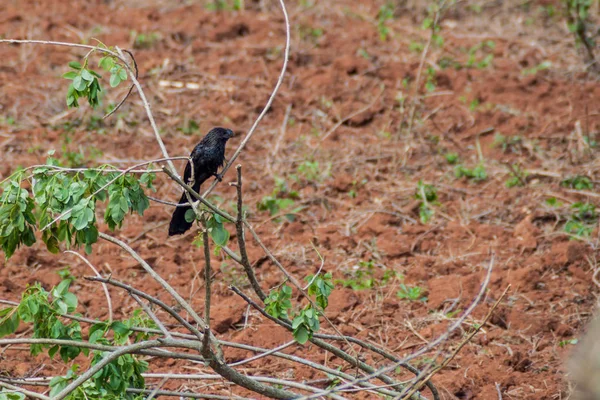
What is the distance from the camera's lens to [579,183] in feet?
20.4

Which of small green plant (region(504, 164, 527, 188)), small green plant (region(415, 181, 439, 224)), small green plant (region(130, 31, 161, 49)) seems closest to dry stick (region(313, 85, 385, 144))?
small green plant (region(415, 181, 439, 224))

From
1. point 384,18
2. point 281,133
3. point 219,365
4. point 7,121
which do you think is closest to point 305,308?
point 219,365

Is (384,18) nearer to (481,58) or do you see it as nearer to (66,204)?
(481,58)

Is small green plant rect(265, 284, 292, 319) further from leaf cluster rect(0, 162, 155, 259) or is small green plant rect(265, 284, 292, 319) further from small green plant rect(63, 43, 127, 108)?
small green plant rect(63, 43, 127, 108)

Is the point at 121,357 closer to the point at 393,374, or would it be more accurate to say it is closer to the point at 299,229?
the point at 393,374

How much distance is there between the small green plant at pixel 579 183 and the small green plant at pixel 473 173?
65 centimetres

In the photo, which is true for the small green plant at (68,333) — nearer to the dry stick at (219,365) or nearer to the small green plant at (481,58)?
the dry stick at (219,365)

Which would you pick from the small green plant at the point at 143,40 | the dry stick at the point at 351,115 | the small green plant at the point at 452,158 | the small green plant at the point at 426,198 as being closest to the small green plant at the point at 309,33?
the dry stick at the point at 351,115

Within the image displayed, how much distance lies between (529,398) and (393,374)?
743 millimetres

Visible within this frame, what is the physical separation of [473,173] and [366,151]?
38.6 inches

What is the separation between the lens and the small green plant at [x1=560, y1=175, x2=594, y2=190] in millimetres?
6184

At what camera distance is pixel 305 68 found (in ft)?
26.8

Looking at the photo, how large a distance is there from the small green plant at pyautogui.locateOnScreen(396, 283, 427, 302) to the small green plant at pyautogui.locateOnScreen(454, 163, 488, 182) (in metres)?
1.71

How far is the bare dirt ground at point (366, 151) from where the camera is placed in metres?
4.83
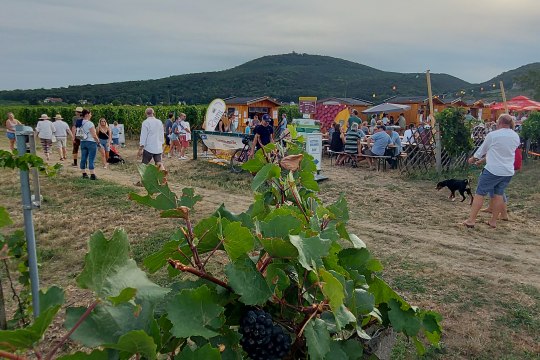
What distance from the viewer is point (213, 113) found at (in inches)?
575

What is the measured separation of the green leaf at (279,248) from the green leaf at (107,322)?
0.92ft

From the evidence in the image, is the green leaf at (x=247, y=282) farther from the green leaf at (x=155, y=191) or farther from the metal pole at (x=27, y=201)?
the metal pole at (x=27, y=201)

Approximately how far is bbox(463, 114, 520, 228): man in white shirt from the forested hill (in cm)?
6654

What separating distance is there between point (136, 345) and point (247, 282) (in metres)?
0.31

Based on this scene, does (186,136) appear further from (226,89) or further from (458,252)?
(226,89)

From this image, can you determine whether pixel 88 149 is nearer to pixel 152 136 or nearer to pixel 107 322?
pixel 152 136

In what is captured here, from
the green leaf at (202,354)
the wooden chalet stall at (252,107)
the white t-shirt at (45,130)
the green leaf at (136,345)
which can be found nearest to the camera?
the green leaf at (136,345)

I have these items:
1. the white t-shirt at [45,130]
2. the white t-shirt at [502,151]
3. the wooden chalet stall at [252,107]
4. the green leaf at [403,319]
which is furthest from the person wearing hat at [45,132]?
the wooden chalet stall at [252,107]

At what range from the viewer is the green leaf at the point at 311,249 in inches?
36.7

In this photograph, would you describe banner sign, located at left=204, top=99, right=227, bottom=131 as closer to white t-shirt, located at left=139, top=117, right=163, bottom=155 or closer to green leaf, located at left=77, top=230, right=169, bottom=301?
white t-shirt, located at left=139, top=117, right=163, bottom=155

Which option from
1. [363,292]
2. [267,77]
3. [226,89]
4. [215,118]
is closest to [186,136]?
[215,118]

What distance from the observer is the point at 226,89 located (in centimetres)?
9156

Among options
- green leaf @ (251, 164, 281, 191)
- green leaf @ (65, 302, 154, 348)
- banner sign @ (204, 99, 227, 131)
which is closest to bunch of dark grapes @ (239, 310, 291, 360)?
green leaf @ (65, 302, 154, 348)

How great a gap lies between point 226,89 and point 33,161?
9148cm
● ● ● ● ● ● ●
EXERCISE INSTRUCTIONS:
Can you copy out, word for word, every line of the records, starting with the line that contains "Which of small" and going on through the line that contains "38.6 inches", with both of those lines included?

FULL RESPONSE:
Which of small green plant (region(504, 164, 527, 188)), small green plant (region(415, 181, 439, 224)), small green plant (region(130, 31, 161, 49)) seems closest to dry stick (region(313, 85, 385, 144))?
small green plant (region(415, 181, 439, 224))

From
1. point 384,18
2. point 281,133
3. point 219,365
4. point 7,121
which do you think is closest to point 305,308?
point 219,365

Is (384,18) nearer to (481,58) or do you see it as nearer to (66,204)?
(481,58)

Is small green plant rect(265, 284, 292, 319) further from leaf cluster rect(0, 162, 155, 259) or is small green plant rect(265, 284, 292, 319) further from small green plant rect(63, 43, 127, 108)?
small green plant rect(63, 43, 127, 108)

Is the point at 121,357 closer to the point at 393,374, or would it be more accurate to say it is closer to the point at 299,229?
the point at 393,374

How much distance is there between the small green plant at pixel 579 183 and the small green plant at pixel 473 173?
65 centimetres

In the photo, which is true for the small green plant at (68,333) — nearer to the dry stick at (219,365) or nearer to the small green plant at (481,58)?
the dry stick at (219,365)

Which would you pick from the small green plant at the point at 143,40 | the dry stick at the point at 351,115 | the small green plant at the point at 452,158 | the small green plant at the point at 426,198 as being closest to the small green plant at the point at 309,33?
the dry stick at the point at 351,115

Within the image displayed, how much distance lies between (529,398) and (393,374)?
743 millimetres

Visible within this frame, what is the physical separation of [473,173] and [366,151]?
38.6 inches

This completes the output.